Sulu sulu, kütür kütür erik. Tuzla servis ediniz.
Eriğin gönüllerde bu denli sağlam yer alışının tarihi, aslında ta Roma İmparatorluğu dönemine dayanıyor. Sezar, hepimizin tahmin edebileceği gibi, kış meyvelerini değil bahar ve yaz meyvelerini seven bir hükümdarmış. Toprağa ilk cemrenin düşmesiyle imparatorlukta bir bayram havası eser, Sezar'ın tüm dalkavukları bahçelerinden topladığı erikleri topukları kıçlarına vura vura, koşarak Sezar'a getirirlermiş. Gün ışığında her şey böyle kütür kütür ilerlerken, aslında imparatora karşı entrikalar çevrilmekteymiş.
Sezar önündeki çay tabağına tuzunu dökermiş, eriklerini bu tuza bandıra bandıra zevkle şevkle yermiş. İmparatorun bu zaafını bilen hainler tuzun yerine arsenik koymuşlar. Sezar eriğini bu arseniğe bandırmış ve küt diye mideye indirmiş. Sezar'ın ağzının içine bakan hainler, adama bir şey olmadığını görünce çılgına dönmüşler. Ulema sınıfı, goygoycular ve ihtiyar heyeti bir araya gelmişler ve Sezar'ı nasıl öldürecekleri hakkında bir plan yapmaya çalışmışlar. Sezar'ın kapı gibi bir adam olduğu, o yüzden onu kalbinden vurmak gerektiği sonucuna ulaşmışlar.

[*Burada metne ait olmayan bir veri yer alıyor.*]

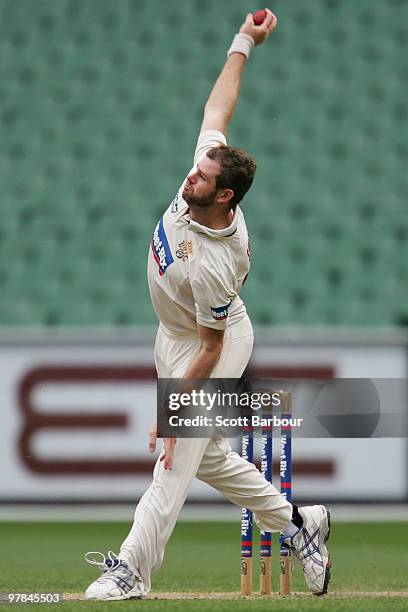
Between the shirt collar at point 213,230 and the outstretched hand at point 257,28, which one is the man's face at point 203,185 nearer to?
the shirt collar at point 213,230

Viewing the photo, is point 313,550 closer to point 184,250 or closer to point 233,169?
point 184,250

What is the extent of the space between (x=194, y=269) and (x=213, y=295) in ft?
0.35

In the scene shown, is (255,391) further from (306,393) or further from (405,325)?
(405,325)

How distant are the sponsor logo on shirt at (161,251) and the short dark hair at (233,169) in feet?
0.84

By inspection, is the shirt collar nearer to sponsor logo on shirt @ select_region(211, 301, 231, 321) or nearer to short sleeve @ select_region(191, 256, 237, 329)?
short sleeve @ select_region(191, 256, 237, 329)

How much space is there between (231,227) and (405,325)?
206 inches

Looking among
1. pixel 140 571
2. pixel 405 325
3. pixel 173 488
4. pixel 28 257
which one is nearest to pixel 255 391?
pixel 173 488

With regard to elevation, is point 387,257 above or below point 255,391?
above

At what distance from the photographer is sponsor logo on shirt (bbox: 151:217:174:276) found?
4.03m

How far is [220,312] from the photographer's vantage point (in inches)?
155

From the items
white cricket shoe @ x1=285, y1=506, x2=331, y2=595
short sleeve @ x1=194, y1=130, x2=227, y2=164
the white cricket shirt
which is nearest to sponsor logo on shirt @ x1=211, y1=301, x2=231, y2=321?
the white cricket shirt

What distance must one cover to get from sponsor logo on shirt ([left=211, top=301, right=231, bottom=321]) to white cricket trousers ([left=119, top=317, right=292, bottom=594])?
0.26 metres

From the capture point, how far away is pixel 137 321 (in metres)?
9.11

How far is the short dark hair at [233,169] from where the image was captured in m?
3.92
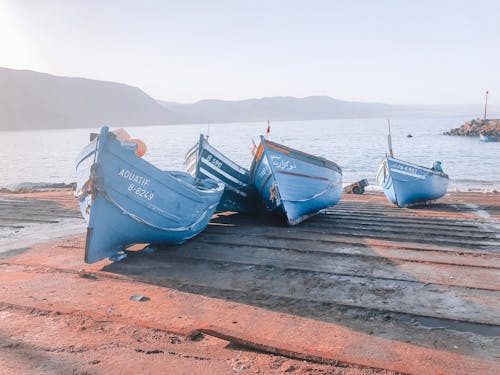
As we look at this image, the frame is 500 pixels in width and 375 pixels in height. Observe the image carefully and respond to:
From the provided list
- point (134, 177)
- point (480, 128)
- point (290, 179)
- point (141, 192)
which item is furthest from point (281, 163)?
point (480, 128)

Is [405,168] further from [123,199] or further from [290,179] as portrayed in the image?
[123,199]

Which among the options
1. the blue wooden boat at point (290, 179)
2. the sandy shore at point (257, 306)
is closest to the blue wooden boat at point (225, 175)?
the blue wooden boat at point (290, 179)

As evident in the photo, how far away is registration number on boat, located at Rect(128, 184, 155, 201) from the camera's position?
6.55 meters

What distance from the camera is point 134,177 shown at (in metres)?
6.54

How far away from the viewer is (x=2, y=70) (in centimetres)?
19612

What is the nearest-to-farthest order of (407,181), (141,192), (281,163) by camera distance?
1. (141,192)
2. (281,163)
3. (407,181)

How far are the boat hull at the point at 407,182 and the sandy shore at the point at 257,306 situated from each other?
6285 millimetres

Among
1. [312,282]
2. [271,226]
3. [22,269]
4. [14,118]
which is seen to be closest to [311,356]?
[312,282]

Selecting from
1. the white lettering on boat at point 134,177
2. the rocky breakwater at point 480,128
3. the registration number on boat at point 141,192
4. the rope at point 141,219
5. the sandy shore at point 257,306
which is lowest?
the sandy shore at point 257,306

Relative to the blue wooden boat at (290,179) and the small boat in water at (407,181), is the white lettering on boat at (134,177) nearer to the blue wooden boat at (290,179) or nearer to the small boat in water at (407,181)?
the blue wooden boat at (290,179)

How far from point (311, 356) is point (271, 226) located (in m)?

Sezar'ın kalbine giden yol ise; tabii ki erikmiş.
Günler geçmiş, Sezar'a erik gelmemeye başlamış.
"Bu sene hasat olmadı haşmetlum" demişler. Oysa ki tüm erikleri köylüler yiyormuş.
Roma'da bir ishal salgını başlamış. Sezar bir bit yeniği olduğunu anlamış.
Brütüs'ün de bu entrika içinde olduğundan şüpheleniyormuş. O yüzden havanın rüzgarlı olduğu bir gün Brütüs'le tam cereyanda oturmaya başlamışlar. Brütüs'ün yüzü kızarmaya bozarmaya, soğuk terler akıtmaya başlamış.
Sezar'sa, gözlerini dikmiş Brütüs'e bakıyormuş. Sonunda Brütüs kendini tutamamış, bırakmış gazı. Erik gazı kokusunu her yerde alan Sezar, bu ihanet karşısında dehşete düşmüş ve "Sen de mi Brütüs?" demiş. Brütüs inkar etmeye çalışmış, ama tuvalete koşarken ceplerinden yeşil yeşil erikler yerlere düşmüş. Erikler yerlerde yuvarlanırken Sezar sevinmiş, dur ben bir alayım bunları diye hareketlendiği anda eriklere basmış. Yuvarlanarak düşüp ölmüş.
Erikseviciliği DSM-IV'te yer alan bir hastalıktır.
Lütfen hafife almayınız. Tarihten ders alınız.
Türk eriksevicilerden Irmak Ünal. Yanaklarında zor günler için erik biriktirmesiyle ünlüdür.